Yes, that is right. I'd never use it as a stand-alone trading signal. My purpose was to choose an indicator that was simple to make and update (maybe failed on that one, but to be fair Jim, I don't recall being able to replicate even one of your indicator's either) and captured the general trend where perfection was not needed. Remember, we are 100% invested either way. In fact, it is possible that you remain in the same screen from one signal position to the next.
As to the "few signals per year" comment -- that is most definitely my own findings as well. It is a very rare thing that I would consider a signal with a high turnover rate as being good.

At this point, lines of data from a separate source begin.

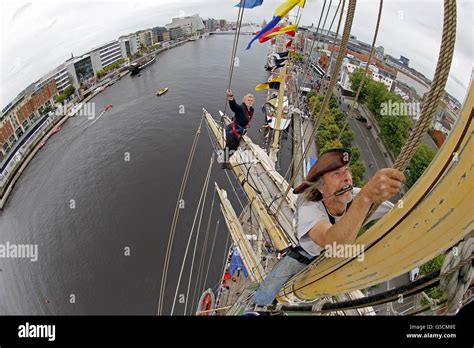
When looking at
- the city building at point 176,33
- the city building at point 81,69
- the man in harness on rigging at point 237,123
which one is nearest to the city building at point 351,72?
the man in harness on rigging at point 237,123

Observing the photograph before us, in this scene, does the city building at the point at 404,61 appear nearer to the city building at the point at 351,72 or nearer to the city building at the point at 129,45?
the city building at the point at 351,72

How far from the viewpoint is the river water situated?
12023 mm

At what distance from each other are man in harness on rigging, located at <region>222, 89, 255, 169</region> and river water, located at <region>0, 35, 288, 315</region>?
831 centimetres

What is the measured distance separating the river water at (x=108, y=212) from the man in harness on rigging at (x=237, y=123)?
327 inches

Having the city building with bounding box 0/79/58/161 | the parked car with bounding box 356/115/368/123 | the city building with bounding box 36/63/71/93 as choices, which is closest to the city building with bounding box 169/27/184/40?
the city building with bounding box 36/63/71/93

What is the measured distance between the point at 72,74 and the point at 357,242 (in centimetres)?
4304

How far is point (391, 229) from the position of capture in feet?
4.33

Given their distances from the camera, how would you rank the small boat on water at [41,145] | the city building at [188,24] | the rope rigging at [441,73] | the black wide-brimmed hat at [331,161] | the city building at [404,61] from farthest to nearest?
1. the city building at [188,24]
2. the city building at [404,61]
3. the small boat on water at [41,145]
4. the black wide-brimmed hat at [331,161]
5. the rope rigging at [441,73]

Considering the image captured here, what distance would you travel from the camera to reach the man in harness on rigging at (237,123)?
197 inches

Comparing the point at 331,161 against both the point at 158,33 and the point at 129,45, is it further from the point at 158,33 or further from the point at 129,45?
the point at 158,33

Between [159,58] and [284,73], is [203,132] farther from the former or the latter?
[159,58]

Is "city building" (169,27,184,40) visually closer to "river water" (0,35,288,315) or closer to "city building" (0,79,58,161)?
"city building" (0,79,58,161)

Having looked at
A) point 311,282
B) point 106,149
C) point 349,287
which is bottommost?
point 106,149
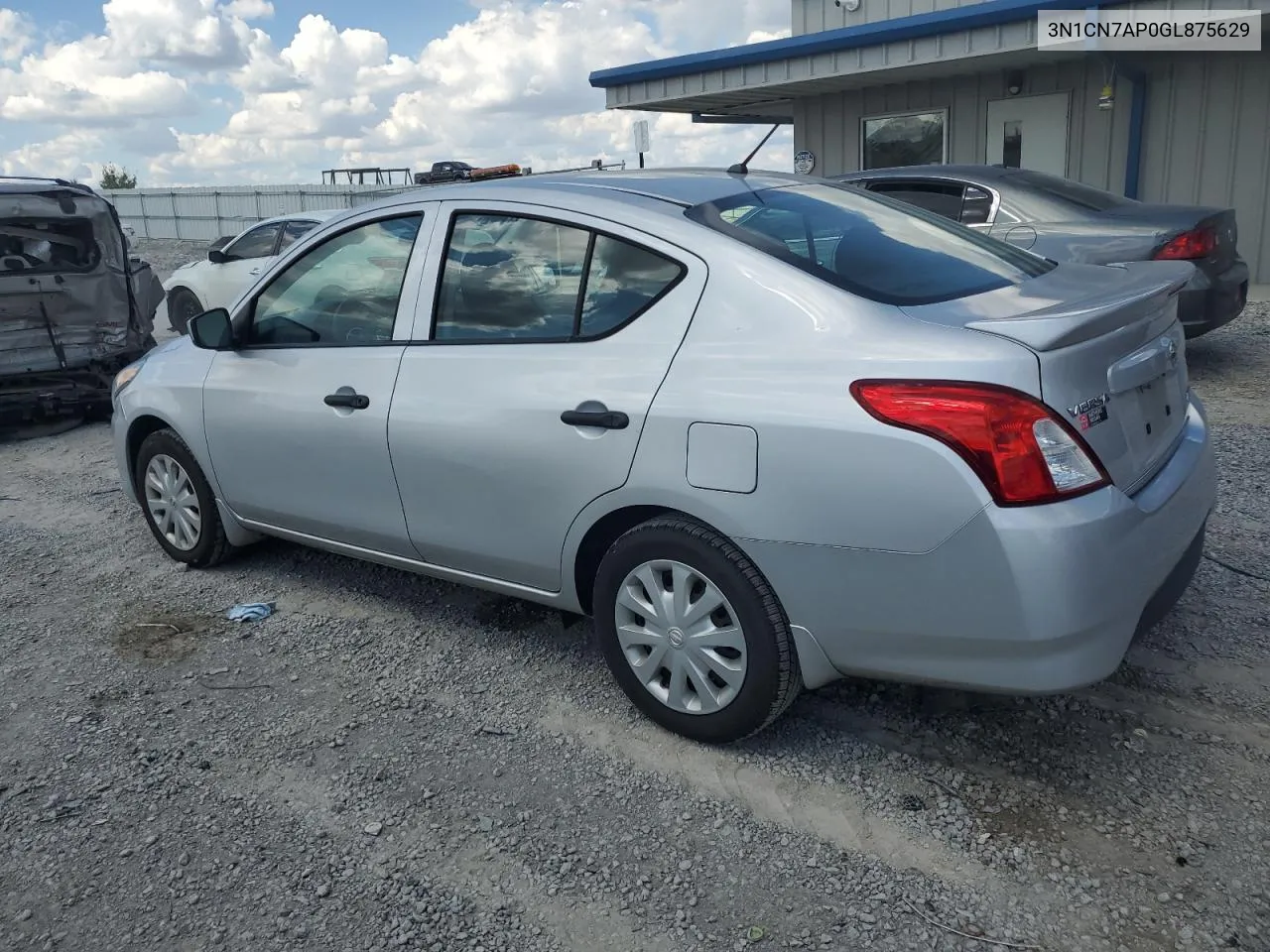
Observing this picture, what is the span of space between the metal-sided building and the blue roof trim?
0.06 ft

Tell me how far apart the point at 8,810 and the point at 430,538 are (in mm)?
1464

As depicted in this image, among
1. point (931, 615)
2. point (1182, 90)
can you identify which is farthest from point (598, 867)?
point (1182, 90)

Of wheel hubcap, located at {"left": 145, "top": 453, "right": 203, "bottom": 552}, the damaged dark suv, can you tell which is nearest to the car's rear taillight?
wheel hubcap, located at {"left": 145, "top": 453, "right": 203, "bottom": 552}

The lower the better in almost all cases.
My only question for Zee: how many signals per year did your example signal produce, and what percentage of the time was it bullish?
The signal I developed without a weighted moving average is bullish 72.34% of the time, and has 5.1 signals per year on average. The weighted average signal is bullish just 60% of the time, and has 5.2 signals per year on average.
I broke the results of this indicator into three baskets -- 1978 to 1989, 1990 to 1999 and 2000 to 2008. The results showed out-performance in the first and the last period, but slight under-performance in the middle period. Here is the Long and Cash results of this indicator minus the LTBH of these indexes. Positive means it won.
1/3/1978 12/31/1989 1/1/1990 12/31/1999 1/1/2000 7/15/2008
It does must better on some than on others. When used for the purpose I'm using it to move between various screen blends, the indicator does the job perfectly. If it wasn't so difficult to test every timing method I have available I would test them all, but I think this accomplishes the purpose and does so with elegance.
Hmmm, wonder if that is a record length of time in bearish mode.
It is close to the maximum for my way of doing it. The max # of days is 281 and we are now at 276. The max # of days in bullish mode is 413. The median is 42 days in bullsih mode and 29 in bearish.
I wonder if anyone at all noticed the blend work! Seriously, it seems to me that this work is pretty revolutionary on the blending side and all that gets commented on is a simple little timing indicator. A tad frustrating you might say....
What a contrast to the past. Three or four years ago the timing would be shot down and the focus and interest would be toward screens. Now, it is just the opposite.